What is required
Rename "white lamp post" to "street light" wherever it appears in the material below. Give the text back otherwise unchanged, without the pictures.

□ □ □ □ □

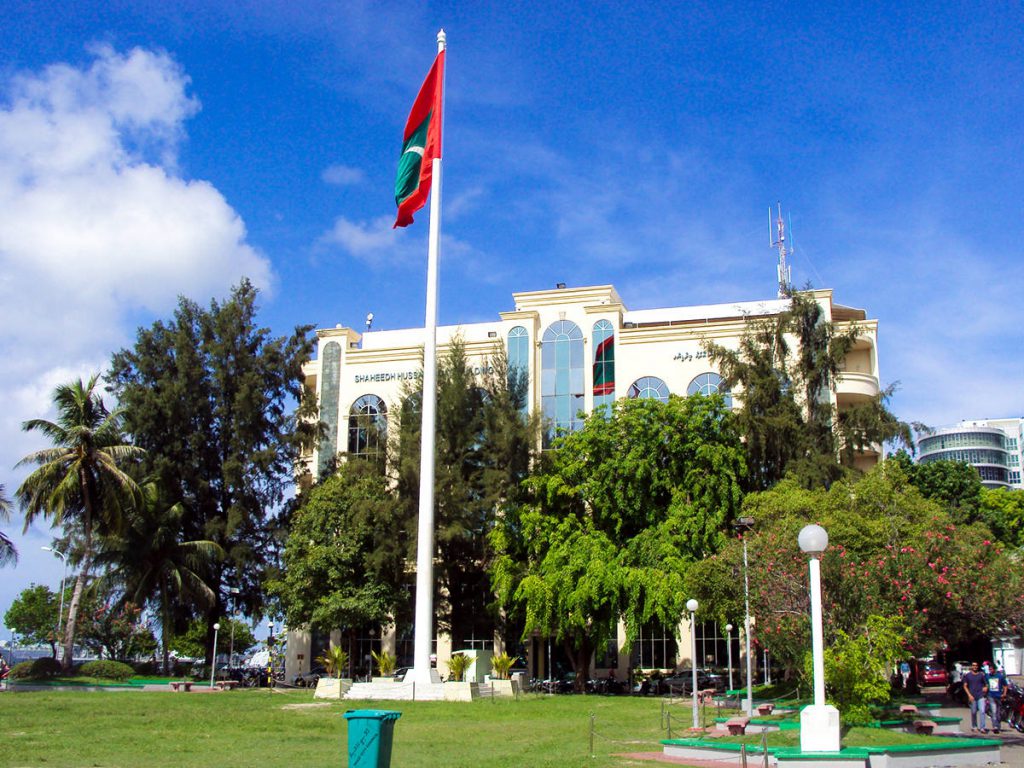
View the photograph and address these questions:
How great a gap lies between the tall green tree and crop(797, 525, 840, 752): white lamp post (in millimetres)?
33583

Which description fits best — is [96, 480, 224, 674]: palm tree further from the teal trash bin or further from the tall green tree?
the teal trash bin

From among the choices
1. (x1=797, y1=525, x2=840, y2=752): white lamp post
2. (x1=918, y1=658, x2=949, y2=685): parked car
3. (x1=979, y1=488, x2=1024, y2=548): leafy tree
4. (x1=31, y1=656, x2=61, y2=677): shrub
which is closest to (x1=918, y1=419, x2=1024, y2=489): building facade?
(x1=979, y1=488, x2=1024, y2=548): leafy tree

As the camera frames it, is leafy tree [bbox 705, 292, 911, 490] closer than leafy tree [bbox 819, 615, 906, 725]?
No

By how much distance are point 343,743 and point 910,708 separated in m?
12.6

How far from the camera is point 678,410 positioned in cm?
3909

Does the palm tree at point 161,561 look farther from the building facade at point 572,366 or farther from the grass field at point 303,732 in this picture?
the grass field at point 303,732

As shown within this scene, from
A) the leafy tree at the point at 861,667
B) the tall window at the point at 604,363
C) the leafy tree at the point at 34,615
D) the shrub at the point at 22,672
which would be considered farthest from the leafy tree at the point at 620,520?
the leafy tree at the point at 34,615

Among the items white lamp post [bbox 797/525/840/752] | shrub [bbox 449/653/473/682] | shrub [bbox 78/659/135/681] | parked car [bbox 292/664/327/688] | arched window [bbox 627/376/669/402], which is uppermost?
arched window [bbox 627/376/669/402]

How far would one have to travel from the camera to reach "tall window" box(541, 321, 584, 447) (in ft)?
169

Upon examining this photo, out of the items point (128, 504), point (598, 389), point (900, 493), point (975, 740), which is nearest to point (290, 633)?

□ □ □ □ □

Solved problem
View the photograph and address these questions:
How great a gap lies between the tall green tree and crop(797, 525, 840, 752): street light (in millimetres)?
33583

Which description fits best — is [96, 480, 224, 674]: palm tree further from the teal trash bin or further from the tall green tree?
the teal trash bin

From among the choices
1. (x1=797, y1=525, x2=840, y2=752): street light
2. (x1=918, y1=658, x2=949, y2=685): parked car
3. (x1=979, y1=488, x2=1024, y2=548): leafy tree
4. (x1=31, y1=656, x2=61, y2=677): shrub
which is closest to (x1=918, y1=419, x2=1024, y2=489): building facade?
(x1=979, y1=488, x2=1024, y2=548): leafy tree

As the camera frames it, is leafy tree [bbox 705, 292, 911, 490] closer than leafy tree [bbox 819, 615, 906, 725]?
No

By how much distance are point 343,743 and point 910,708 separated in m?
12.6

How far from the camera is point 678,410 positioned in cm?
3909

Does the palm tree at point 161,561 look farther from the building facade at point 572,366 or farther from the grass field at point 303,732 in this picture?
the grass field at point 303,732

As shown within this scene, from
A) the leafy tree at the point at 861,667
B) the tall window at the point at 604,363
C) the leafy tree at the point at 34,615
D) the shrub at the point at 22,672
which would be considered farthest from the leafy tree at the point at 620,520?
the leafy tree at the point at 34,615

Among the items street light [bbox 797/525/840/752] | shrub [bbox 449/653/473/682] | shrub [bbox 78/659/135/681] | parked car [bbox 292/664/327/688] | arched window [bbox 627/376/669/402], which is uppermost?
arched window [bbox 627/376/669/402]

How far would one have to travel from the camera to reach "tall window" box(541, 321, 584, 447) (in ft)?
169

Upon examining this photo, out of the items point (128, 504), point (598, 389), point (900, 493), point (975, 740), which is nearest to point (290, 633)?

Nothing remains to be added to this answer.